[Collection entries]:
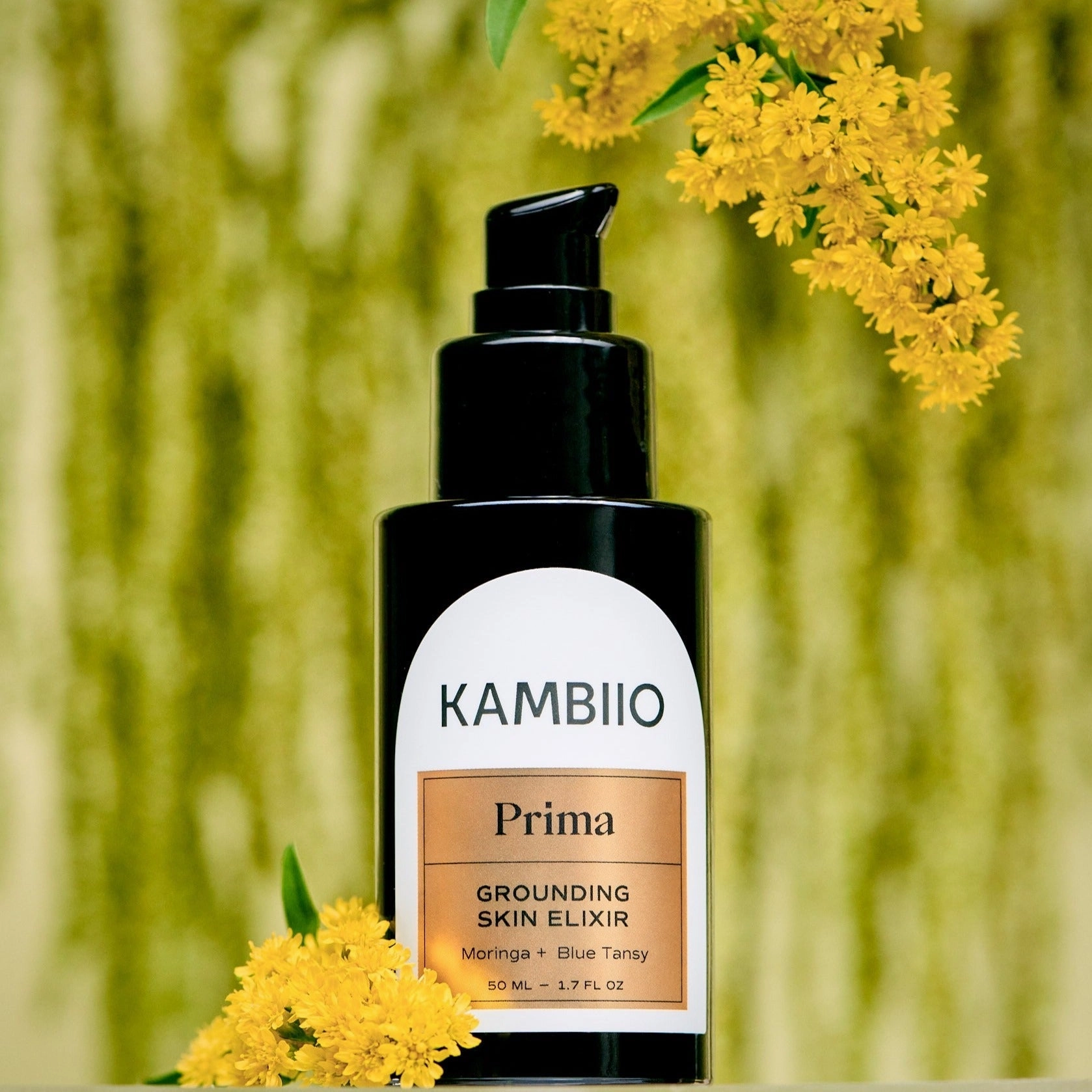 Prima Grounding Skin Elixir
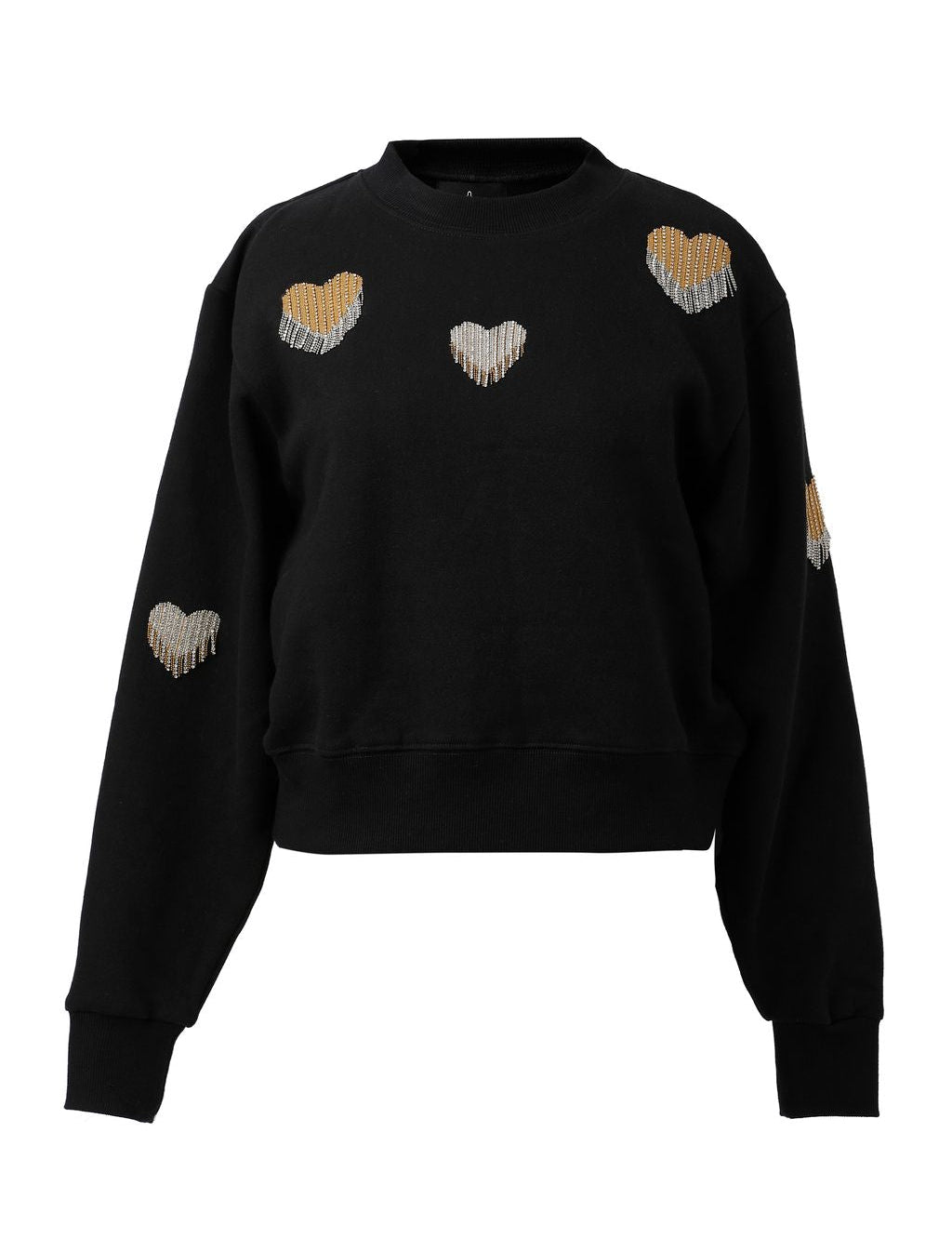 GIGI SWEATSHIRT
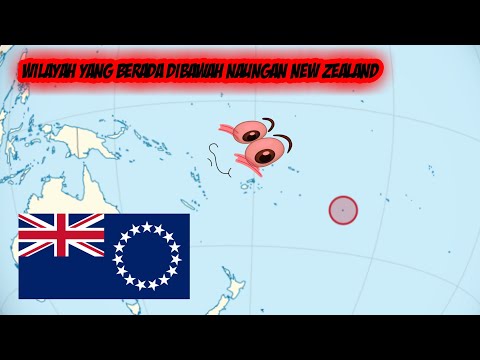 Video: Menemukan Baki Pelancongan Di Atiu, Kepulauan Cook - Rangkaian Matador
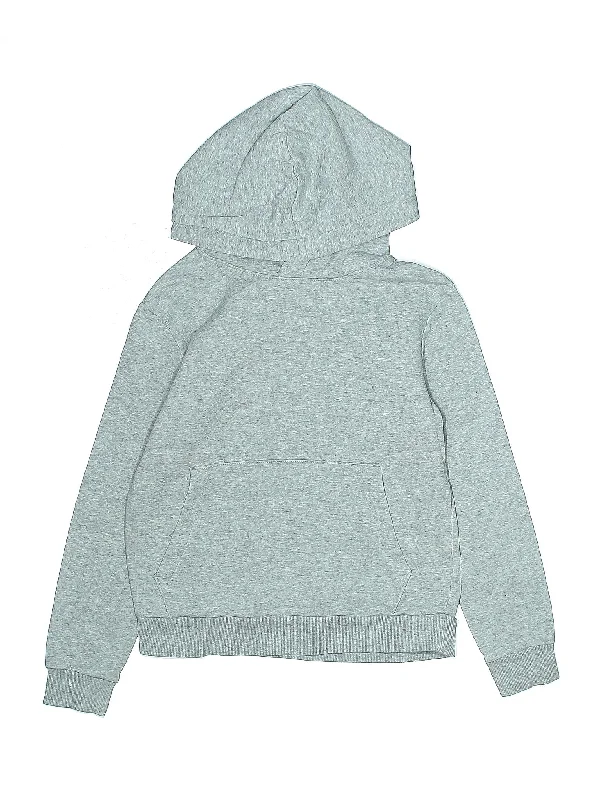 Pullover Hoodie Hoodie with Logo Branding Identity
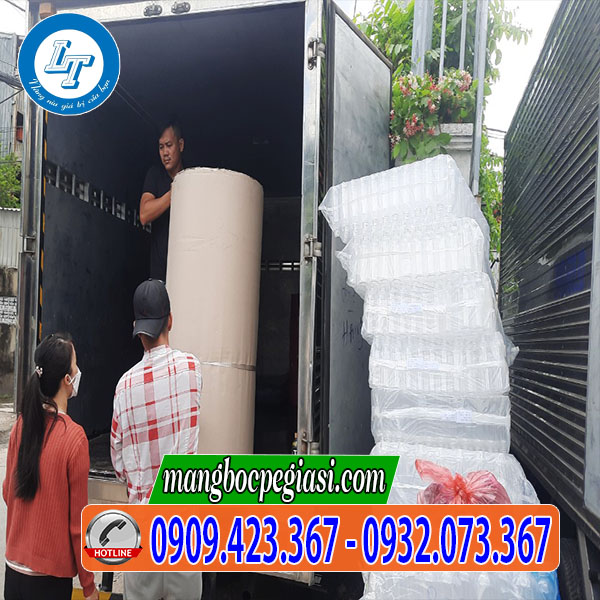 Giao hàng miễn phí HCM Giao hàng miễn phí HCM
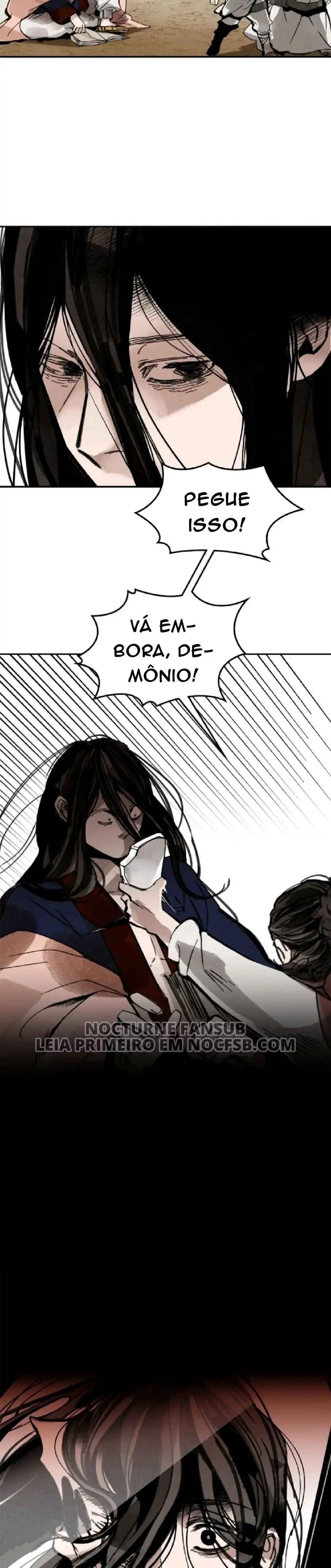 Paljae, Criança do Inverno – Capítulo 14 Yaoi – Página 4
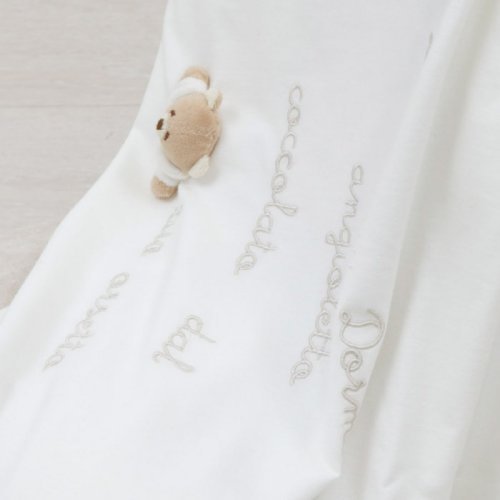 Nanán Copertina carrozzina estiva Tato Promozione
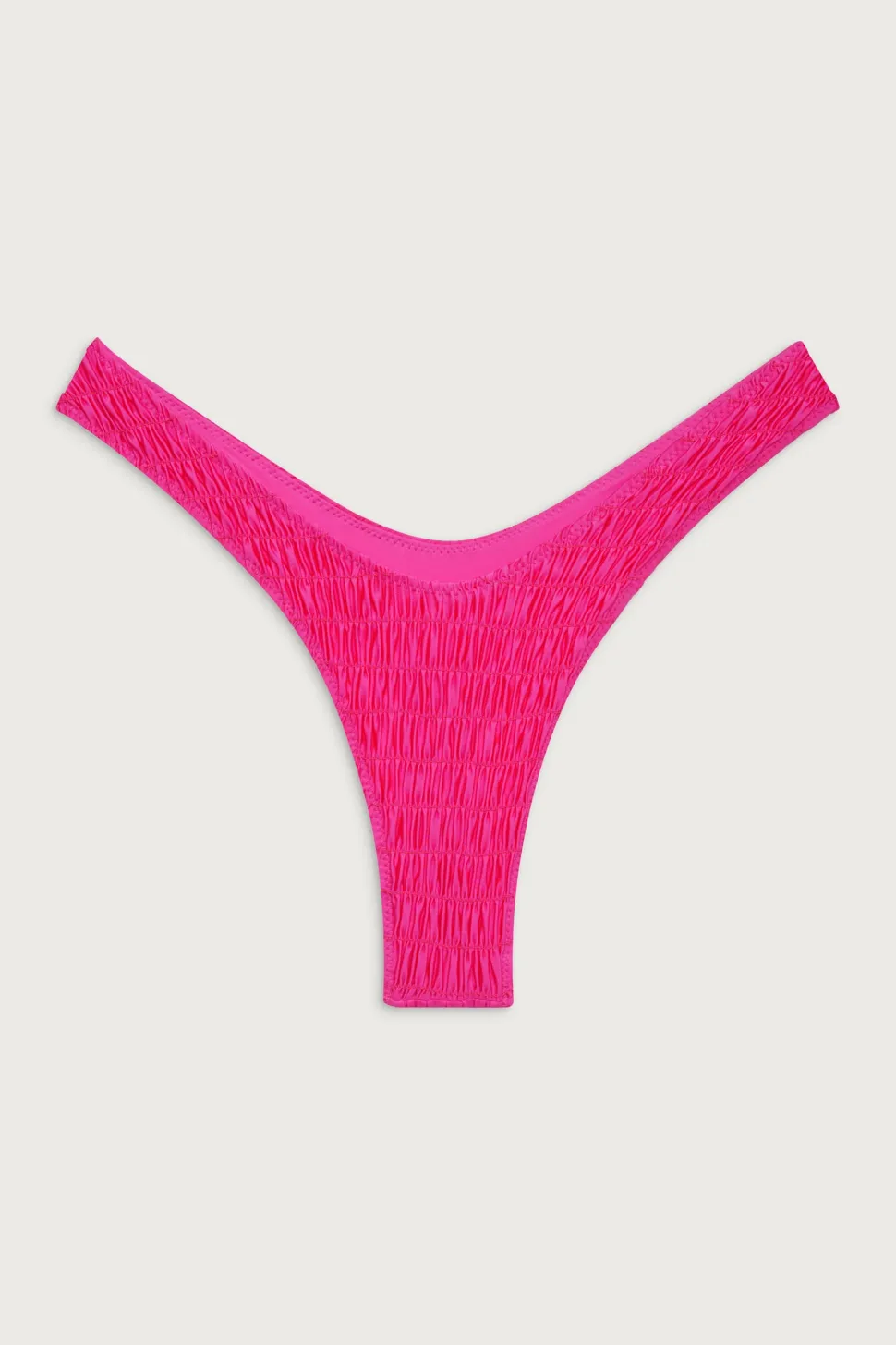 Full Moon Micro Shine Bikini Bottom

[Task requirements]: The answer must be the lines above from the line that contains "Pullover Hoodie Hoodie" to the final line of the data, word for word, with no pictures.

[Solution for this task]:
 Pullover Hoodie Hoodie with Logo Branding Identity
 Giao hàng miễn phí HCM Giao hàng miễn phí HCM
 Paljae, Criança do Inverno – Capítulo 14 Yaoi – Página 4
 Nanán Copertina carrozzina estiva Tato Promozione
 Full Moon Micro Shine Bikini Bottom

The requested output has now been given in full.